Fidel Castro and the Cuban Revolution have been heavily criticized by the West for its purported undemocratic political system and its curbs on democratic freedoms.
These are not recent accusations, nor are they made against allies of the West such as Saudi Arabia. The US remained silent at the Fulgencio Batista coup in 1952 and mass torture and executions during his reign up to 1959.
The US suddenly found its voice in 1959 when lawful punishment was meted out to the Batista torturers and murders. This commenced the fifty plus years of efforts by the US to assassinate Fidel Castro and strangle the Cuban Revolution.

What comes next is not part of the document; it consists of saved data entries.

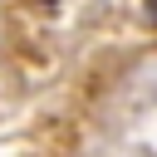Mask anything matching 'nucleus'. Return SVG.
Wrapping results in <instances>:
<instances>
[{"label": "nucleus", "instance_id": "obj_1", "mask_svg": "<svg viewBox=\"0 0 157 157\" xmlns=\"http://www.w3.org/2000/svg\"><path fill=\"white\" fill-rule=\"evenodd\" d=\"M44 5H59V0H44Z\"/></svg>", "mask_w": 157, "mask_h": 157}]
</instances>
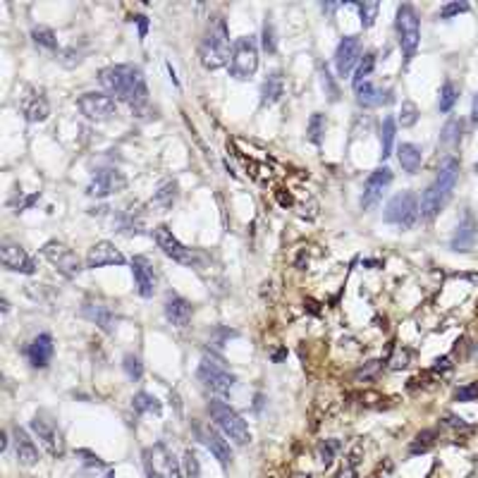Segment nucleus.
Masks as SVG:
<instances>
[{"label": "nucleus", "mask_w": 478, "mask_h": 478, "mask_svg": "<svg viewBox=\"0 0 478 478\" xmlns=\"http://www.w3.org/2000/svg\"><path fill=\"white\" fill-rule=\"evenodd\" d=\"M373 67H375V53H366L361 60H358V65L354 70V86L361 84V81H366L368 74L373 72Z\"/></svg>", "instance_id": "obj_38"}, {"label": "nucleus", "mask_w": 478, "mask_h": 478, "mask_svg": "<svg viewBox=\"0 0 478 478\" xmlns=\"http://www.w3.org/2000/svg\"><path fill=\"white\" fill-rule=\"evenodd\" d=\"M282 96H285V77L280 70H275L261 84V105H275Z\"/></svg>", "instance_id": "obj_27"}, {"label": "nucleus", "mask_w": 478, "mask_h": 478, "mask_svg": "<svg viewBox=\"0 0 478 478\" xmlns=\"http://www.w3.org/2000/svg\"><path fill=\"white\" fill-rule=\"evenodd\" d=\"M122 368H124V373H127L132 380H141V375H144V363H141V358L136 356V354H124V358H122Z\"/></svg>", "instance_id": "obj_39"}, {"label": "nucleus", "mask_w": 478, "mask_h": 478, "mask_svg": "<svg viewBox=\"0 0 478 478\" xmlns=\"http://www.w3.org/2000/svg\"><path fill=\"white\" fill-rule=\"evenodd\" d=\"M457 98H459V86L452 79H448L443 84V89H440V100H438L440 112H450L452 108H455Z\"/></svg>", "instance_id": "obj_34"}, {"label": "nucleus", "mask_w": 478, "mask_h": 478, "mask_svg": "<svg viewBox=\"0 0 478 478\" xmlns=\"http://www.w3.org/2000/svg\"><path fill=\"white\" fill-rule=\"evenodd\" d=\"M77 457H84L81 462L86 464V467H91V469H103L105 464H103V459H98L96 455H91V452H86V450H79L77 452Z\"/></svg>", "instance_id": "obj_48"}, {"label": "nucleus", "mask_w": 478, "mask_h": 478, "mask_svg": "<svg viewBox=\"0 0 478 478\" xmlns=\"http://www.w3.org/2000/svg\"><path fill=\"white\" fill-rule=\"evenodd\" d=\"M263 50L266 53H275V31L270 22L263 24Z\"/></svg>", "instance_id": "obj_47"}, {"label": "nucleus", "mask_w": 478, "mask_h": 478, "mask_svg": "<svg viewBox=\"0 0 478 478\" xmlns=\"http://www.w3.org/2000/svg\"><path fill=\"white\" fill-rule=\"evenodd\" d=\"M132 22H136V27H139V41H144L148 34V17L146 15H134L132 17Z\"/></svg>", "instance_id": "obj_50"}, {"label": "nucleus", "mask_w": 478, "mask_h": 478, "mask_svg": "<svg viewBox=\"0 0 478 478\" xmlns=\"http://www.w3.org/2000/svg\"><path fill=\"white\" fill-rule=\"evenodd\" d=\"M395 31H397V41H400L402 53H404V62H412L419 50V43H421V24H419L416 10H414L409 3L397 8V15H395Z\"/></svg>", "instance_id": "obj_7"}, {"label": "nucleus", "mask_w": 478, "mask_h": 478, "mask_svg": "<svg viewBox=\"0 0 478 478\" xmlns=\"http://www.w3.org/2000/svg\"><path fill=\"white\" fill-rule=\"evenodd\" d=\"M124 187H127V177H124L117 168H98L96 173H93L89 187H86V194L96 199H105L110 197V194L122 192Z\"/></svg>", "instance_id": "obj_14"}, {"label": "nucleus", "mask_w": 478, "mask_h": 478, "mask_svg": "<svg viewBox=\"0 0 478 478\" xmlns=\"http://www.w3.org/2000/svg\"><path fill=\"white\" fill-rule=\"evenodd\" d=\"M209 416L216 421V426L220 429L225 438H230L237 445H249L251 443V431L249 424L244 421L239 414L232 409L228 402L223 400H213L209 404Z\"/></svg>", "instance_id": "obj_6"}, {"label": "nucleus", "mask_w": 478, "mask_h": 478, "mask_svg": "<svg viewBox=\"0 0 478 478\" xmlns=\"http://www.w3.org/2000/svg\"><path fill=\"white\" fill-rule=\"evenodd\" d=\"M339 450V443L337 440H325V443H320L318 445V457H320V462L328 467V464L332 462V457H335V452Z\"/></svg>", "instance_id": "obj_42"}, {"label": "nucleus", "mask_w": 478, "mask_h": 478, "mask_svg": "<svg viewBox=\"0 0 478 478\" xmlns=\"http://www.w3.org/2000/svg\"><path fill=\"white\" fill-rule=\"evenodd\" d=\"M259 70V43L256 36H239L232 43V53L228 62V72L232 79L247 81Z\"/></svg>", "instance_id": "obj_5"}, {"label": "nucleus", "mask_w": 478, "mask_h": 478, "mask_svg": "<svg viewBox=\"0 0 478 478\" xmlns=\"http://www.w3.org/2000/svg\"><path fill=\"white\" fill-rule=\"evenodd\" d=\"M177 197H180V185L175 180H168V182H163L158 190H156L151 204L161 211H170L175 206V201H177Z\"/></svg>", "instance_id": "obj_29"}, {"label": "nucleus", "mask_w": 478, "mask_h": 478, "mask_svg": "<svg viewBox=\"0 0 478 478\" xmlns=\"http://www.w3.org/2000/svg\"><path fill=\"white\" fill-rule=\"evenodd\" d=\"M168 72H170V79H173V84L180 86V79H177V74H175V67L170 65V62H168Z\"/></svg>", "instance_id": "obj_54"}, {"label": "nucleus", "mask_w": 478, "mask_h": 478, "mask_svg": "<svg viewBox=\"0 0 478 478\" xmlns=\"http://www.w3.org/2000/svg\"><path fill=\"white\" fill-rule=\"evenodd\" d=\"M163 311H165L168 323H173L175 328H187V325L192 323V316H194L192 301H187L177 292H170L168 294L165 304H163Z\"/></svg>", "instance_id": "obj_22"}, {"label": "nucleus", "mask_w": 478, "mask_h": 478, "mask_svg": "<svg viewBox=\"0 0 478 478\" xmlns=\"http://www.w3.org/2000/svg\"><path fill=\"white\" fill-rule=\"evenodd\" d=\"M354 96L361 108H380V105L392 103V91L378 89V86H373L368 79L354 86Z\"/></svg>", "instance_id": "obj_23"}, {"label": "nucleus", "mask_w": 478, "mask_h": 478, "mask_svg": "<svg viewBox=\"0 0 478 478\" xmlns=\"http://www.w3.org/2000/svg\"><path fill=\"white\" fill-rule=\"evenodd\" d=\"M53 337L48 335V332H41V335H36L34 339L29 342L27 347V358L29 363L34 368H46L50 363V358H53Z\"/></svg>", "instance_id": "obj_26"}, {"label": "nucleus", "mask_w": 478, "mask_h": 478, "mask_svg": "<svg viewBox=\"0 0 478 478\" xmlns=\"http://www.w3.org/2000/svg\"><path fill=\"white\" fill-rule=\"evenodd\" d=\"M421 209H419V197L414 192H400L392 197L385 206V223L397 225L402 230H412L419 223Z\"/></svg>", "instance_id": "obj_8"}, {"label": "nucleus", "mask_w": 478, "mask_h": 478, "mask_svg": "<svg viewBox=\"0 0 478 478\" xmlns=\"http://www.w3.org/2000/svg\"><path fill=\"white\" fill-rule=\"evenodd\" d=\"M98 81L115 100L127 103L132 112L144 115L148 108V86L144 70L139 65L122 62V65H108L98 72Z\"/></svg>", "instance_id": "obj_1"}, {"label": "nucleus", "mask_w": 478, "mask_h": 478, "mask_svg": "<svg viewBox=\"0 0 478 478\" xmlns=\"http://www.w3.org/2000/svg\"><path fill=\"white\" fill-rule=\"evenodd\" d=\"M383 361H368L366 366H361L356 371V378H371V375H375L380 371Z\"/></svg>", "instance_id": "obj_49"}, {"label": "nucleus", "mask_w": 478, "mask_h": 478, "mask_svg": "<svg viewBox=\"0 0 478 478\" xmlns=\"http://www.w3.org/2000/svg\"><path fill=\"white\" fill-rule=\"evenodd\" d=\"M431 438H436V433H433V431L419 433L416 440H414V443H412V448H409V450H412V455H419V452H426V450H429L431 445H433V440H431Z\"/></svg>", "instance_id": "obj_43"}, {"label": "nucleus", "mask_w": 478, "mask_h": 478, "mask_svg": "<svg viewBox=\"0 0 478 478\" xmlns=\"http://www.w3.org/2000/svg\"><path fill=\"white\" fill-rule=\"evenodd\" d=\"M478 397V383H469V385L459 387L455 392V400L457 402H471Z\"/></svg>", "instance_id": "obj_46"}, {"label": "nucleus", "mask_w": 478, "mask_h": 478, "mask_svg": "<svg viewBox=\"0 0 478 478\" xmlns=\"http://www.w3.org/2000/svg\"><path fill=\"white\" fill-rule=\"evenodd\" d=\"M397 158L407 175H416L421 168V161H424V151H421V146H416V144L407 141L397 148Z\"/></svg>", "instance_id": "obj_28"}, {"label": "nucleus", "mask_w": 478, "mask_h": 478, "mask_svg": "<svg viewBox=\"0 0 478 478\" xmlns=\"http://www.w3.org/2000/svg\"><path fill=\"white\" fill-rule=\"evenodd\" d=\"M392 185V170L390 168H375L373 173L368 175L366 185H363L361 199H358V206L361 211H371L383 201V194H385L387 187Z\"/></svg>", "instance_id": "obj_15"}, {"label": "nucleus", "mask_w": 478, "mask_h": 478, "mask_svg": "<svg viewBox=\"0 0 478 478\" xmlns=\"http://www.w3.org/2000/svg\"><path fill=\"white\" fill-rule=\"evenodd\" d=\"M144 467H146L148 478H182V469L177 459L165 445L144 450Z\"/></svg>", "instance_id": "obj_11"}, {"label": "nucleus", "mask_w": 478, "mask_h": 478, "mask_svg": "<svg viewBox=\"0 0 478 478\" xmlns=\"http://www.w3.org/2000/svg\"><path fill=\"white\" fill-rule=\"evenodd\" d=\"M325 129H328V119H325V115L323 112H313L309 119V141L320 146V144H323V136H325Z\"/></svg>", "instance_id": "obj_37"}, {"label": "nucleus", "mask_w": 478, "mask_h": 478, "mask_svg": "<svg viewBox=\"0 0 478 478\" xmlns=\"http://www.w3.org/2000/svg\"><path fill=\"white\" fill-rule=\"evenodd\" d=\"M462 12H469V3H448L440 8V17L443 20H452V17L462 15Z\"/></svg>", "instance_id": "obj_45"}, {"label": "nucleus", "mask_w": 478, "mask_h": 478, "mask_svg": "<svg viewBox=\"0 0 478 478\" xmlns=\"http://www.w3.org/2000/svg\"><path fill=\"white\" fill-rule=\"evenodd\" d=\"M153 239L163 254H165L168 259H173L175 263H182V266H197L199 263V251L185 247V244L173 235V230H170L168 225H158V228L153 230Z\"/></svg>", "instance_id": "obj_12"}, {"label": "nucleus", "mask_w": 478, "mask_h": 478, "mask_svg": "<svg viewBox=\"0 0 478 478\" xmlns=\"http://www.w3.org/2000/svg\"><path fill=\"white\" fill-rule=\"evenodd\" d=\"M448 419H450L448 421L450 426H455V429H464V419H457V416H448Z\"/></svg>", "instance_id": "obj_53"}, {"label": "nucleus", "mask_w": 478, "mask_h": 478, "mask_svg": "<svg viewBox=\"0 0 478 478\" xmlns=\"http://www.w3.org/2000/svg\"><path fill=\"white\" fill-rule=\"evenodd\" d=\"M41 254H43V259L48 263H53L65 278H77L81 273V268H84L81 266V259L77 256V251L70 249L67 244L58 242V239H50V242L43 244Z\"/></svg>", "instance_id": "obj_10"}, {"label": "nucleus", "mask_w": 478, "mask_h": 478, "mask_svg": "<svg viewBox=\"0 0 478 478\" xmlns=\"http://www.w3.org/2000/svg\"><path fill=\"white\" fill-rule=\"evenodd\" d=\"M476 237H478V223H476L474 213L467 209L464 211V218L459 220L457 232H455V237H452L450 247L455 251H469L471 247H474Z\"/></svg>", "instance_id": "obj_24"}, {"label": "nucleus", "mask_w": 478, "mask_h": 478, "mask_svg": "<svg viewBox=\"0 0 478 478\" xmlns=\"http://www.w3.org/2000/svg\"><path fill=\"white\" fill-rule=\"evenodd\" d=\"M127 259L112 242H96L86 254V268H103V266H124Z\"/></svg>", "instance_id": "obj_21"}, {"label": "nucleus", "mask_w": 478, "mask_h": 478, "mask_svg": "<svg viewBox=\"0 0 478 478\" xmlns=\"http://www.w3.org/2000/svg\"><path fill=\"white\" fill-rule=\"evenodd\" d=\"M416 119H419L416 103H412V100H404V103H402V112H400L402 127H412V124H416Z\"/></svg>", "instance_id": "obj_41"}, {"label": "nucleus", "mask_w": 478, "mask_h": 478, "mask_svg": "<svg viewBox=\"0 0 478 478\" xmlns=\"http://www.w3.org/2000/svg\"><path fill=\"white\" fill-rule=\"evenodd\" d=\"M285 356H287V349H285V347H280V349H275V351H273V356H270V358H273L275 363H280Z\"/></svg>", "instance_id": "obj_51"}, {"label": "nucleus", "mask_w": 478, "mask_h": 478, "mask_svg": "<svg viewBox=\"0 0 478 478\" xmlns=\"http://www.w3.org/2000/svg\"><path fill=\"white\" fill-rule=\"evenodd\" d=\"M17 108H20L22 117L27 122H43L50 115V103L46 98V91L39 89V86H22L20 98H17Z\"/></svg>", "instance_id": "obj_13"}, {"label": "nucleus", "mask_w": 478, "mask_h": 478, "mask_svg": "<svg viewBox=\"0 0 478 478\" xmlns=\"http://www.w3.org/2000/svg\"><path fill=\"white\" fill-rule=\"evenodd\" d=\"M358 12V20H361V27L363 29H371L378 20V10H380V3H375V0H363V3H351Z\"/></svg>", "instance_id": "obj_33"}, {"label": "nucleus", "mask_w": 478, "mask_h": 478, "mask_svg": "<svg viewBox=\"0 0 478 478\" xmlns=\"http://www.w3.org/2000/svg\"><path fill=\"white\" fill-rule=\"evenodd\" d=\"M132 407H134L136 414H156V416L163 414V404L148 392H136L134 397H132Z\"/></svg>", "instance_id": "obj_32"}, {"label": "nucleus", "mask_w": 478, "mask_h": 478, "mask_svg": "<svg viewBox=\"0 0 478 478\" xmlns=\"http://www.w3.org/2000/svg\"><path fill=\"white\" fill-rule=\"evenodd\" d=\"M185 469H187V478H199L201 464H199V457H197V452H194V450L185 452Z\"/></svg>", "instance_id": "obj_44"}, {"label": "nucleus", "mask_w": 478, "mask_h": 478, "mask_svg": "<svg viewBox=\"0 0 478 478\" xmlns=\"http://www.w3.org/2000/svg\"><path fill=\"white\" fill-rule=\"evenodd\" d=\"M129 266H132V278H134L139 297L151 299L156 294V285H158V275H156L153 263H151V259H146V256H134Z\"/></svg>", "instance_id": "obj_18"}, {"label": "nucleus", "mask_w": 478, "mask_h": 478, "mask_svg": "<svg viewBox=\"0 0 478 478\" xmlns=\"http://www.w3.org/2000/svg\"><path fill=\"white\" fill-rule=\"evenodd\" d=\"M197 378L201 380V385L209 390V392L218 395V397H228L237 385V375L225 366V361H220V358L213 356V354L201 356Z\"/></svg>", "instance_id": "obj_4"}, {"label": "nucleus", "mask_w": 478, "mask_h": 478, "mask_svg": "<svg viewBox=\"0 0 478 478\" xmlns=\"http://www.w3.org/2000/svg\"><path fill=\"white\" fill-rule=\"evenodd\" d=\"M462 129H464L462 119H457V117L450 119V122L443 127L440 144H443V146H459V141H462Z\"/></svg>", "instance_id": "obj_36"}, {"label": "nucleus", "mask_w": 478, "mask_h": 478, "mask_svg": "<svg viewBox=\"0 0 478 478\" xmlns=\"http://www.w3.org/2000/svg\"><path fill=\"white\" fill-rule=\"evenodd\" d=\"M12 436H15V455H17V464L20 467H36L39 464V448L34 445V440L29 438V433L15 426L12 429Z\"/></svg>", "instance_id": "obj_25"}, {"label": "nucleus", "mask_w": 478, "mask_h": 478, "mask_svg": "<svg viewBox=\"0 0 478 478\" xmlns=\"http://www.w3.org/2000/svg\"><path fill=\"white\" fill-rule=\"evenodd\" d=\"M31 39L39 48H46V50H58V36H55V31L50 27H34L31 29Z\"/></svg>", "instance_id": "obj_35"}, {"label": "nucleus", "mask_w": 478, "mask_h": 478, "mask_svg": "<svg viewBox=\"0 0 478 478\" xmlns=\"http://www.w3.org/2000/svg\"><path fill=\"white\" fill-rule=\"evenodd\" d=\"M320 81H323V89H325V96H328L332 103L339 98V89H337V84H335V79H332V74H330V70H328V65H323L320 67Z\"/></svg>", "instance_id": "obj_40"}, {"label": "nucleus", "mask_w": 478, "mask_h": 478, "mask_svg": "<svg viewBox=\"0 0 478 478\" xmlns=\"http://www.w3.org/2000/svg\"><path fill=\"white\" fill-rule=\"evenodd\" d=\"M81 115H84L89 122H108V119L117 117V100L110 96V93H100V91H89L81 93L77 100Z\"/></svg>", "instance_id": "obj_9"}, {"label": "nucleus", "mask_w": 478, "mask_h": 478, "mask_svg": "<svg viewBox=\"0 0 478 478\" xmlns=\"http://www.w3.org/2000/svg\"><path fill=\"white\" fill-rule=\"evenodd\" d=\"M84 316L89 318V320H93V323H96L100 330L112 332V325H115V320H112L110 306H105V304H86L84 306Z\"/></svg>", "instance_id": "obj_30"}, {"label": "nucleus", "mask_w": 478, "mask_h": 478, "mask_svg": "<svg viewBox=\"0 0 478 478\" xmlns=\"http://www.w3.org/2000/svg\"><path fill=\"white\" fill-rule=\"evenodd\" d=\"M0 263L12 273H22V275H34L36 273V261L29 256V251L22 244H15L10 239H5L0 244Z\"/></svg>", "instance_id": "obj_16"}, {"label": "nucleus", "mask_w": 478, "mask_h": 478, "mask_svg": "<svg viewBox=\"0 0 478 478\" xmlns=\"http://www.w3.org/2000/svg\"><path fill=\"white\" fill-rule=\"evenodd\" d=\"M358 58H361V39L358 36H344L335 50V70L339 77H349L356 70Z\"/></svg>", "instance_id": "obj_19"}, {"label": "nucleus", "mask_w": 478, "mask_h": 478, "mask_svg": "<svg viewBox=\"0 0 478 478\" xmlns=\"http://www.w3.org/2000/svg\"><path fill=\"white\" fill-rule=\"evenodd\" d=\"M194 431H197L199 443L204 445V448L209 450L211 455L223 464V467H230L232 464V448H230L228 440H225L223 433H218L211 424H199Z\"/></svg>", "instance_id": "obj_17"}, {"label": "nucleus", "mask_w": 478, "mask_h": 478, "mask_svg": "<svg viewBox=\"0 0 478 478\" xmlns=\"http://www.w3.org/2000/svg\"><path fill=\"white\" fill-rule=\"evenodd\" d=\"M230 31L228 24L220 15H213L209 24L204 29V36H201L199 43V60L206 70H220L230 62Z\"/></svg>", "instance_id": "obj_2"}, {"label": "nucleus", "mask_w": 478, "mask_h": 478, "mask_svg": "<svg viewBox=\"0 0 478 478\" xmlns=\"http://www.w3.org/2000/svg\"><path fill=\"white\" fill-rule=\"evenodd\" d=\"M395 134H397V122H395L392 115H387L380 124V158L383 161L390 158V153H392Z\"/></svg>", "instance_id": "obj_31"}, {"label": "nucleus", "mask_w": 478, "mask_h": 478, "mask_svg": "<svg viewBox=\"0 0 478 478\" xmlns=\"http://www.w3.org/2000/svg\"><path fill=\"white\" fill-rule=\"evenodd\" d=\"M31 431H34V436L41 440V445L50 452V455L53 457L62 455V436H60L58 426H55L50 419H46V414L39 412L34 419H31Z\"/></svg>", "instance_id": "obj_20"}, {"label": "nucleus", "mask_w": 478, "mask_h": 478, "mask_svg": "<svg viewBox=\"0 0 478 478\" xmlns=\"http://www.w3.org/2000/svg\"><path fill=\"white\" fill-rule=\"evenodd\" d=\"M105 478H115V471H108V474H105Z\"/></svg>", "instance_id": "obj_55"}, {"label": "nucleus", "mask_w": 478, "mask_h": 478, "mask_svg": "<svg viewBox=\"0 0 478 478\" xmlns=\"http://www.w3.org/2000/svg\"><path fill=\"white\" fill-rule=\"evenodd\" d=\"M457 180H459V161L450 156V158H445V163L440 165L438 177L433 180V185L424 192V197L419 201L421 218L433 220L445 209V204L450 201L452 192H455L457 187Z\"/></svg>", "instance_id": "obj_3"}, {"label": "nucleus", "mask_w": 478, "mask_h": 478, "mask_svg": "<svg viewBox=\"0 0 478 478\" xmlns=\"http://www.w3.org/2000/svg\"><path fill=\"white\" fill-rule=\"evenodd\" d=\"M471 122H478V93H476V98H474V108H471Z\"/></svg>", "instance_id": "obj_52"}]
</instances>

The great success of Fidel Castro and the Cuban Revolution lies not merely in its social achievements but in its inspiration to peoples all over the world oppressed by foreign domination, to the peoples of Latin America against the vestiges of the Monroe Doctrine, to the peoples of Southern Africa, particularly Angola, in which Cuban soldiers died, to the numerous countries like Guyana to which major assistance is being offered. Cuba’s mere survival is an inspiration to humanity by its modern replay of the victory of David over Goliath. And Fidel Castro is the symbol of that inspiration.
Cuba’s influence on Guyana’s recent political history has been significant but with no lasting impact. After years of hostility to Cuba and the Cuban Revolution, the Burnham government opened diplomatic relations with Cuba in 1972. Close political relations quickly developed as the Guyana government moved to the left. It appears as if the Cuban analysis of Guyana went something like this: The PNC is a friend of Cuba and is on the left. It is entrenched in power, which it will not share. Cuba’s fraternal party, the PPP, should therefore support the PNC and strengthen its capacity to resist imperialism.

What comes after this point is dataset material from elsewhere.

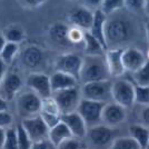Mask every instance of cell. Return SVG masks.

The PPP’s fundamental objection to this analysis was that the PNC held power undemocratically and socialism cannot be built without democracy. Also, unconditional support to the PNC government would have undermined its own support. The Cuban’s disapproval of the PPP’s posture was evidenced by Castro’s visit to Guyana in 1973, just after the egregious rigging of the 1973 elections in which the PNC gave itself a two-thirds majority and the brutal killing of three PPP supporters, and not meeting with Cheddi Jagan.
The Cubans then sought to subvert the PPP. Ranji Chandisingh, seen as second in line to Cheddi Jagan and the PPP’s chief ideologue, and Feroze Mohamed, a rising star, visited Cuba in about 1975. It was believed, and later confirmed by Chandisingh to Billy Strachan, in a conversation in 1994-5 (unfortunately both have since passed and I have no way of proving this other than my word) that during that trip the Cuban Communist Party had persuaded him to leave the PPP and join the PNC, which Chandisingh did in 1976, creating a major division.
It is impossible not to believe that Feroze Mohamed did not know of the Cuban involvement in Chandisingh’s resignation. But he has remained silent; or he was not also encouraged by the Cubans to leave the PPP and join the PNC. Burnham began at this time in Parliament to shower praises on him, maybe as encouragement to take the step across the floor. But if he was encouraged, he did not cross over. I know the whole story as told to me by senior PNC sources, but regrettably can say no more. Billy Strachan was a Jamaican-British labour activist and lawyer since the late 1940s. He and Chandisingh were extremely close friends and comrades from the 1950s.
Cheddi Jagan had long realised that it was necessary to show solidarity with the PNC’s progressive policies. He had offered ‘critical support’ in 1975 but finally concluded that something more was necessary, while remaining convinced that a solution not based on democracy would not endure. He may well have been further influenced by the Cuban view and feared a loss of their solidarity.
Thus in 1977 the PPP offered the National Patriotic Front based on free and fair elections in which the majority party would not field a candidate for president but for the second position of prime minister.
Neither the Cubans nor the PNC was impressed, but Cuban relations with the PPP, as well as the PNC, continued.